India and Africa enjoy a special bond shaped by long historic past and current similarities. Their relationship is complementary and based on mutual trust that has potential to work in India’s favour.

India is facing stiff competition from China in this region. This puts a great challenge for India’s diplomacy. However, African states see India in a more positive light of a developmental partner as India’s policy in Africa have been centered on capacity building and developmental partnership while China, on the other hand, is indulged in aggressive investment campaign.

There are certain other areas of concern. The most important one among them is racial attacks on African nationals in India. This can potentially jeopardise the goodwill enjoyed by India in Africa so it is important for the Indian government to take extra care to counter these attacks and ensure the victims get the deserved justice.

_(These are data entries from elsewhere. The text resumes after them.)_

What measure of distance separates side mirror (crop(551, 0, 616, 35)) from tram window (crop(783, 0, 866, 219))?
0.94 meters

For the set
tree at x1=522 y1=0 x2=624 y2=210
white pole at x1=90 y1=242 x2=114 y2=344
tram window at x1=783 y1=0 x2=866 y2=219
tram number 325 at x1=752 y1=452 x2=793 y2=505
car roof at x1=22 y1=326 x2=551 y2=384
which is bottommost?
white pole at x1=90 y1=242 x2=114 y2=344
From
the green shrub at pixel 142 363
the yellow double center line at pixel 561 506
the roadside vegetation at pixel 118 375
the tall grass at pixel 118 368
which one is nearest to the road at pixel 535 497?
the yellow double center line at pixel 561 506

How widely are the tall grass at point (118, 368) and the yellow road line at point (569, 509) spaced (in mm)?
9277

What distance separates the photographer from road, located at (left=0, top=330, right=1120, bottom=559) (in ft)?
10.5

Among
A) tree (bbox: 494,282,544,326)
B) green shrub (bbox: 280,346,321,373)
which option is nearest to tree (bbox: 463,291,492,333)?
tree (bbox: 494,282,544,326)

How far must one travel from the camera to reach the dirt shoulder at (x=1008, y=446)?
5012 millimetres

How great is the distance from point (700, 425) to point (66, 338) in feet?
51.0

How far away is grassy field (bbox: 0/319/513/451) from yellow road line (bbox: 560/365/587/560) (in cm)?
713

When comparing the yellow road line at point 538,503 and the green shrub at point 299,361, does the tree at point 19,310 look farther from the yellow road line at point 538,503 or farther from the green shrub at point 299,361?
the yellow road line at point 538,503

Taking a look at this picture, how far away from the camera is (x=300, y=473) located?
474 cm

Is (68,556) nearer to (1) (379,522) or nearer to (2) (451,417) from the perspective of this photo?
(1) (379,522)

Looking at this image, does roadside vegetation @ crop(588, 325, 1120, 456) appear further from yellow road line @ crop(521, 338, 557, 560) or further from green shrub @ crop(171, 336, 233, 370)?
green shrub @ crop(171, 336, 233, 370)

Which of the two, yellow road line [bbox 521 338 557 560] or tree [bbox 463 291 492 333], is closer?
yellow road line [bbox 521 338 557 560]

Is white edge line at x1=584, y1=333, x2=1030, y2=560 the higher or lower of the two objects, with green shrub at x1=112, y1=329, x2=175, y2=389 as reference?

Government should also take steps to create awareness to counter this racially discrimination.

Conclusion

Sooner rather than later it has been realized in Indian diplomatic circles that Africa is a region that India cannot afford to ignore anymore which has been manifested in increasing bilateral and multilateral visits. Huge complementarities exist to strengthen bilateral collaboration in diverse areas and upgrade India-Africa engagement. It is high time that the goodwill enjoyed by India among African nations should be leveraged in our advantage through economic and political diplomacy.